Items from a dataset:
━━━━━━

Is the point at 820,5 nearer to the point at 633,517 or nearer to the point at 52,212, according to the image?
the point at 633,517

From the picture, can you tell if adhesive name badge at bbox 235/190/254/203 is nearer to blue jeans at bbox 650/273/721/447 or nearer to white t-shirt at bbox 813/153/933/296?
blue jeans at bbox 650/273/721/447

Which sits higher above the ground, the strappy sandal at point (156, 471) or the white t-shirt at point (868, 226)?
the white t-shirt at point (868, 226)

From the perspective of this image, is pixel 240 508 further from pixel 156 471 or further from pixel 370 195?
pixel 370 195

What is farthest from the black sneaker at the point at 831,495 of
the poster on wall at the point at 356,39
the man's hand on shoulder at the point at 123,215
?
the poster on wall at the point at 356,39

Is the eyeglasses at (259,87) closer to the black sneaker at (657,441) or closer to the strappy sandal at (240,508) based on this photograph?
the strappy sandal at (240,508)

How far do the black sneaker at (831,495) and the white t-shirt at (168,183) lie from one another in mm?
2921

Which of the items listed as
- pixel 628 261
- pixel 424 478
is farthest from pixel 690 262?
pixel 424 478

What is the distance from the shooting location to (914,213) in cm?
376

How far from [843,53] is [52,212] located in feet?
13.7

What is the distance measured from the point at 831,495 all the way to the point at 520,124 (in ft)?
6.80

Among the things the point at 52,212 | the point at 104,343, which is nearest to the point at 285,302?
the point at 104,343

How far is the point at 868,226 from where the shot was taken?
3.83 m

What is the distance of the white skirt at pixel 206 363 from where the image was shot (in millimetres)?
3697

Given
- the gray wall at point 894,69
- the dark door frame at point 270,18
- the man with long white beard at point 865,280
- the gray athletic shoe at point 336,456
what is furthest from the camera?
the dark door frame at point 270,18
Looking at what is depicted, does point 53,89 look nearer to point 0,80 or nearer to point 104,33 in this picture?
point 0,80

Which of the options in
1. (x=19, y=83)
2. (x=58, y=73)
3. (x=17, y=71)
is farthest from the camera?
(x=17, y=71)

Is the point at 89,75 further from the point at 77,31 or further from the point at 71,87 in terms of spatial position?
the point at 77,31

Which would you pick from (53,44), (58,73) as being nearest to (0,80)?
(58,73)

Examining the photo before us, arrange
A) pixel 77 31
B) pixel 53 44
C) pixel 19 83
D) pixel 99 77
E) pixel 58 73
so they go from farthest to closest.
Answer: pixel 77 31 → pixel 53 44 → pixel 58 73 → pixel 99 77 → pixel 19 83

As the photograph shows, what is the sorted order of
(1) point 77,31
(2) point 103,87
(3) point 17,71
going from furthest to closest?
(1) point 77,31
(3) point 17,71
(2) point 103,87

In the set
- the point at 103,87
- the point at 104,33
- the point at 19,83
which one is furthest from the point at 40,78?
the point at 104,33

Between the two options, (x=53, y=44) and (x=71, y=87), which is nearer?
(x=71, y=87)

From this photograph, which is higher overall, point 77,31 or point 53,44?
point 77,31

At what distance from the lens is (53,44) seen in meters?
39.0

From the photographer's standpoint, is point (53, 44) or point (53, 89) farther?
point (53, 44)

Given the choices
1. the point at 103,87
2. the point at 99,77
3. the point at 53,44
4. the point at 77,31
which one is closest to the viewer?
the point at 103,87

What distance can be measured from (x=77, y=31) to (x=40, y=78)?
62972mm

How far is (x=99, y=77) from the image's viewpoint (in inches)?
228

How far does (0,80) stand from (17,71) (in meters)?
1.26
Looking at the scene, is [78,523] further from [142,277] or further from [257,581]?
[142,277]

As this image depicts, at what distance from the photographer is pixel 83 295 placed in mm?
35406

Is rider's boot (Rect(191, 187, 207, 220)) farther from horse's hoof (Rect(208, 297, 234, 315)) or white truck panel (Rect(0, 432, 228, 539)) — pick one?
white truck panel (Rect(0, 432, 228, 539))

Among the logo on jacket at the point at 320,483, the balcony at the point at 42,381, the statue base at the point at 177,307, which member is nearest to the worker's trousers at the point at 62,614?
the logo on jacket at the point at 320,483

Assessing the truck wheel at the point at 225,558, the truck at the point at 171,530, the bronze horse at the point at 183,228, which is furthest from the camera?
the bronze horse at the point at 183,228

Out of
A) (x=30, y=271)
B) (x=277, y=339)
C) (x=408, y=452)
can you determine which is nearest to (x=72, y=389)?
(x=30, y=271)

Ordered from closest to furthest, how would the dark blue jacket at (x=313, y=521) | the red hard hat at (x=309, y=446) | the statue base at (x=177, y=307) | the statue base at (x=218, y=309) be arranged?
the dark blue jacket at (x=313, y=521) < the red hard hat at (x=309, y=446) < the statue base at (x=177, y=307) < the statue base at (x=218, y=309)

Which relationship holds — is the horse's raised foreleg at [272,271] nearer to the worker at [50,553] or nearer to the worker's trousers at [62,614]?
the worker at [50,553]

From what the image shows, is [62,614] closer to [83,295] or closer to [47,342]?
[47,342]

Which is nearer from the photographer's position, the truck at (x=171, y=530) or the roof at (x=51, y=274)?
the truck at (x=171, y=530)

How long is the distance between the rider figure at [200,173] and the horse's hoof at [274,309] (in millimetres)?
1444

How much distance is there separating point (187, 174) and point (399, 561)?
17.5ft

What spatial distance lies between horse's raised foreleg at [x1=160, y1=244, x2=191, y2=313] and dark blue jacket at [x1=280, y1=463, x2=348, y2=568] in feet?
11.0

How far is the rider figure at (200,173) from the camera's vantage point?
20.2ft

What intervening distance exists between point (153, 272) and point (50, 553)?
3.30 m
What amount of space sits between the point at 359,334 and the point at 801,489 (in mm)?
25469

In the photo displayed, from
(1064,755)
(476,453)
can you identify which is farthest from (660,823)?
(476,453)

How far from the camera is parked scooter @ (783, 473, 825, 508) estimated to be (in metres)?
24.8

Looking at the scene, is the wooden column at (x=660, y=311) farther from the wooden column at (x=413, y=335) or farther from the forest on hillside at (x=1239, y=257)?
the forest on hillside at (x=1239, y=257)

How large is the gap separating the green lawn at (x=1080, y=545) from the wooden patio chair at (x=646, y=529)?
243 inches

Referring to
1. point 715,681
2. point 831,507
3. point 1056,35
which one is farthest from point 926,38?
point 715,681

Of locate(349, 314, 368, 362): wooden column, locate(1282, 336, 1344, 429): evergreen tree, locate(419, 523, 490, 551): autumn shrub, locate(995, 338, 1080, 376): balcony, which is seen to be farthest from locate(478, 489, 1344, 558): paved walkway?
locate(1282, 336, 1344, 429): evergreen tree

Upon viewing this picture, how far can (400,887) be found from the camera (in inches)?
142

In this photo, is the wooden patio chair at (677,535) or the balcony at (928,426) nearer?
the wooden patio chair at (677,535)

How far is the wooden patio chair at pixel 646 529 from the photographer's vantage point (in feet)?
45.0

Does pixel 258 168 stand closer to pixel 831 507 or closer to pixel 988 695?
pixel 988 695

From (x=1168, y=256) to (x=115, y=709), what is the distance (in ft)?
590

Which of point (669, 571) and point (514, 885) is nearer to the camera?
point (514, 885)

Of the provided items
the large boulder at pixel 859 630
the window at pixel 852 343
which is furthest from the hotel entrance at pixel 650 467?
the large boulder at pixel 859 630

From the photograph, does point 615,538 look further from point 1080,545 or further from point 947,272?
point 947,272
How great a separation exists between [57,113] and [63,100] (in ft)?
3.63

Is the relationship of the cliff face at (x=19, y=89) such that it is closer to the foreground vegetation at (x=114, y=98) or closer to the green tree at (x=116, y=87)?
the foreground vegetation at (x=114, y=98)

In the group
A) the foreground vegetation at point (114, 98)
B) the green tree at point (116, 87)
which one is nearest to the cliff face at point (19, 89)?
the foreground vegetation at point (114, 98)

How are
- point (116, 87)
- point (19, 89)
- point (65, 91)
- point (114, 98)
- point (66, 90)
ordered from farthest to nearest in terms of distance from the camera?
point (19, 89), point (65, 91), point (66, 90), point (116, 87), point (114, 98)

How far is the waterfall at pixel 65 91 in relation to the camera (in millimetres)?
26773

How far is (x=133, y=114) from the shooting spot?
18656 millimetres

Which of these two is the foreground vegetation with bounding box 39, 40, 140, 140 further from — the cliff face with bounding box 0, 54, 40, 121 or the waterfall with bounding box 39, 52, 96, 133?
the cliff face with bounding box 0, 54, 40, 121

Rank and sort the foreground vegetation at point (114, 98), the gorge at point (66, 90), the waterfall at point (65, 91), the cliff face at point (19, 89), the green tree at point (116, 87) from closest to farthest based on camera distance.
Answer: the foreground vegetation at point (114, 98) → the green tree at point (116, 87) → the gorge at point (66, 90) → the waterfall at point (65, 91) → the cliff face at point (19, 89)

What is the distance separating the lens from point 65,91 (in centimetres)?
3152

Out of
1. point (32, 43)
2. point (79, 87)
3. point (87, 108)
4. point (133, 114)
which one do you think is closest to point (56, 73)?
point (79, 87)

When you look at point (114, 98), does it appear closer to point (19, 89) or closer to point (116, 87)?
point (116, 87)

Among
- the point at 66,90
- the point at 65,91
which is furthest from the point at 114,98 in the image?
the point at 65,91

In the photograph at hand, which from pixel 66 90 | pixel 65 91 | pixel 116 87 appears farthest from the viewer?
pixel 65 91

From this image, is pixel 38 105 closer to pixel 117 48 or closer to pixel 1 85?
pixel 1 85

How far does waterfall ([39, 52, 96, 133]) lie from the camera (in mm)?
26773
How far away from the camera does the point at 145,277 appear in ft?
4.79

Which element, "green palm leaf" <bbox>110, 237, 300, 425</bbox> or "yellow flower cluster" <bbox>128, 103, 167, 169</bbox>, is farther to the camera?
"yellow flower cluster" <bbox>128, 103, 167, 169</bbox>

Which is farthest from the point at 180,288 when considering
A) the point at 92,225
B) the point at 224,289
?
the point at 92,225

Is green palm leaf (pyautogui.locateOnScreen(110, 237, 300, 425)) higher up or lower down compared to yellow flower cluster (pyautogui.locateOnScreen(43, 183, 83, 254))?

━━━━━━

• **Written problem**
Your task is to output exactly the lines running from the one with "From this image, is" through the final line of the material above, with both ends included.

• **The result**
From this image, is pixel 38 105 closer to pixel 117 48 or closer to pixel 1 85?
pixel 1 85

How far does waterfall ([39, 52, 96, 133]) lie from the camera (in mm)?
26773
How far away from the camera does the point at 145,277 appear in ft?
4.79

Which element, "green palm leaf" <bbox>110, 237, 300, 425</bbox> or "yellow flower cluster" <bbox>128, 103, 167, 169</bbox>, is farther to the camera?
"yellow flower cluster" <bbox>128, 103, 167, 169</bbox>

Which is farthest from the point at 180,288 when considering
A) the point at 92,225
B) the point at 224,289
?
the point at 92,225

Is green palm leaf (pyautogui.locateOnScreen(110, 237, 300, 425)) higher up or lower down compared to yellow flower cluster (pyautogui.locateOnScreen(43, 183, 83, 254))?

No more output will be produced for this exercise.